Problem description
Transcribe the listing exactly; drop the images.

____________

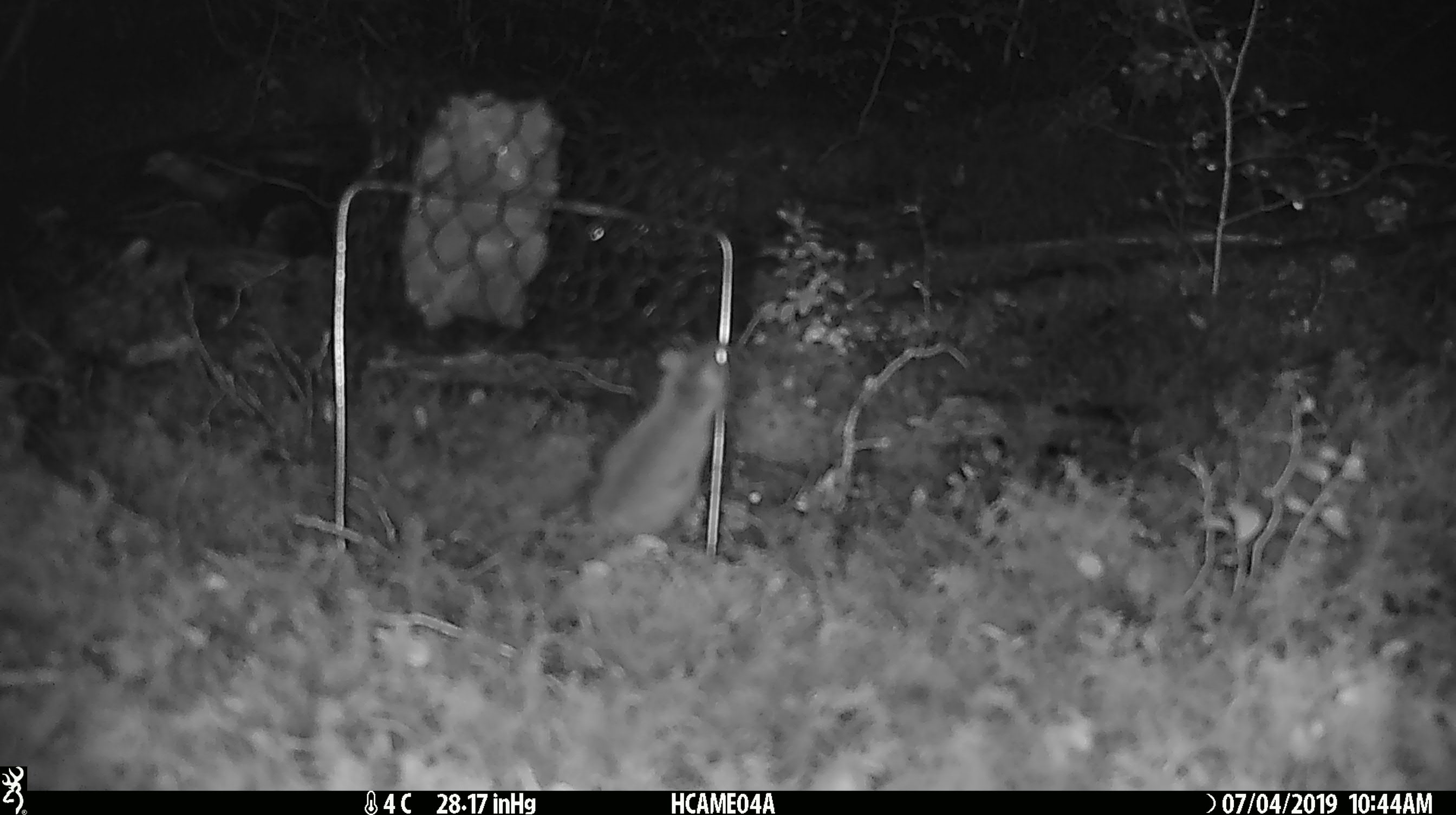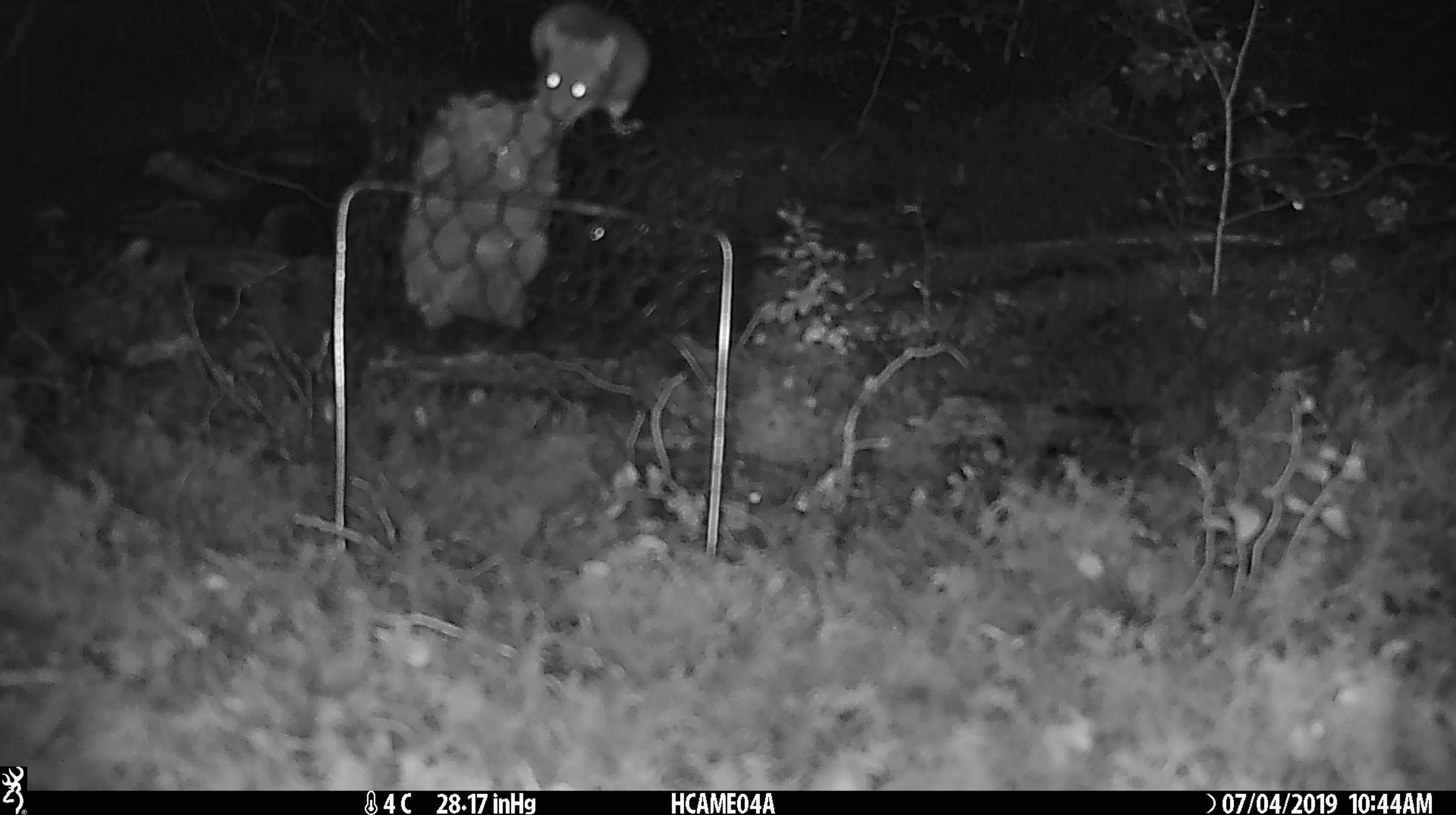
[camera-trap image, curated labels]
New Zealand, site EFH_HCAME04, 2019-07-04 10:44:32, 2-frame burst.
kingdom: Animalia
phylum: Chordata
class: Mammalia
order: Rodentia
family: Muridae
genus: Mus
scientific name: Mus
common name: mouse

____________

Output for this exercise
[camera-trap image, curated labels]
New Zealand, site EFH_HCAME04, 2019-07-04 10:44:32, 2-frame burst.
kingdom: Animalia
phylum: Chordata
class: Mammalia
order: Rodentia
family: Muridae
genus: Mus
scientific name: Mus
common name: mouse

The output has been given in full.